この行為自体、問題大アリですが、私はそれ以外にも二つのことで大きな問題だと思います。


ひとつは、受け取った校長のモラルの問題。

いくら三省堂が謝礼を渡そうとしても、受け取っちゃダメでしょう。

受け取った校長は三省堂と同じく罪深いです。


教科書採択に全く影響がなかったと言っていますが、受け取った時点でのモラルの問題です。

というか、そういう場に参加した時点でアウトですけどね。

共犯関係にあったわけです。


『教師は聖職者たれ』


とまでは言いませんが、青少年を指導する立場にある人間が、こんなことをしていたら指導なんてできないでしょう。


もうひとつは、三省堂のマスコミ人としてのモラルというか、表現者としてのモラルというか、出版社としての独立性を自ら放棄しているという問題です。


かつて、


『オウム真理教事件』


というものがありました。

その中で、TBSが放送前の取材テープをオウム真理教幹部に見せていたということがあり、それが坂本弁護士一家殺害の引き金になったのではないかということが言われました。

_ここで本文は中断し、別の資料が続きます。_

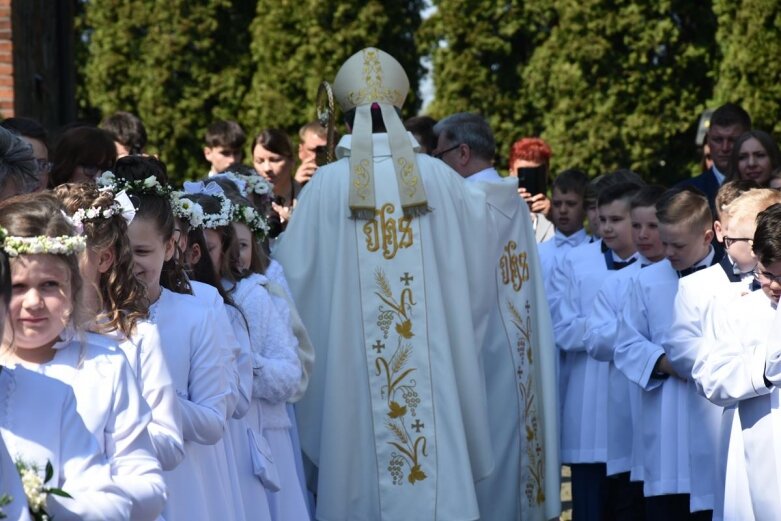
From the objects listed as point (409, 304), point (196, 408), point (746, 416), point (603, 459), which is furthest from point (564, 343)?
point (196, 408)

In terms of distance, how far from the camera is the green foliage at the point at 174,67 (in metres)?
22.2

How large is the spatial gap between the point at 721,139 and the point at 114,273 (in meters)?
6.06

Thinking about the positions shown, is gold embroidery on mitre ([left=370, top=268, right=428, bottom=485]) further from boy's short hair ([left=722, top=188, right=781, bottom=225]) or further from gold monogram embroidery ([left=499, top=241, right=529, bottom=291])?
boy's short hair ([left=722, top=188, right=781, bottom=225])

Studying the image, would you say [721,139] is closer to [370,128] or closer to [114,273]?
[370,128]

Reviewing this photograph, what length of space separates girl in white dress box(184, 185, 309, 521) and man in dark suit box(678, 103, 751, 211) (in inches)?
165

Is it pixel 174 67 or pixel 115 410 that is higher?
pixel 174 67

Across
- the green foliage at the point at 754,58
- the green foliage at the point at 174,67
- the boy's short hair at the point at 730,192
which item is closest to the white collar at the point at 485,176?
the boy's short hair at the point at 730,192

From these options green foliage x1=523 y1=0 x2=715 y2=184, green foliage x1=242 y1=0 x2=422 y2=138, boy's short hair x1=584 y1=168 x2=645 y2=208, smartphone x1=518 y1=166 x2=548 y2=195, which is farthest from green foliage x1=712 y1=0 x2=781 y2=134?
boy's short hair x1=584 y1=168 x2=645 y2=208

そのとき、『NEWS23』という番組のキャスターだった筑紫哲也さんは、


『TBSは死んだ』


と番組の中で言いました。


今回の三省堂の行為は、これと変わらない行為ではないでしょうか。

仮に、教科書採択のためでなく、三省堂が言っているように校長先生から幅広く意見を聴くためだったとしても、それってどうなんでしょうね。


三省堂はマスコミ人として、表現者として、それでいいと思っているんでしょうか?


もしそう思っているとしたら、私は三省堂という会社を信用できません。


今回の三省堂の行為は、そこまで目くじらを立てるようなことじゃないでしょうと思う人もいるかもしれませんが、そういう行為だからこそ、その背景にどういう甘えやどういうモラルがあるかをしっかりと見つめ直さなければいけません。


『三省堂は死んだ』


と言われないために、しっかりと自分たちのスタンスを見つめ直してもらいたいものです。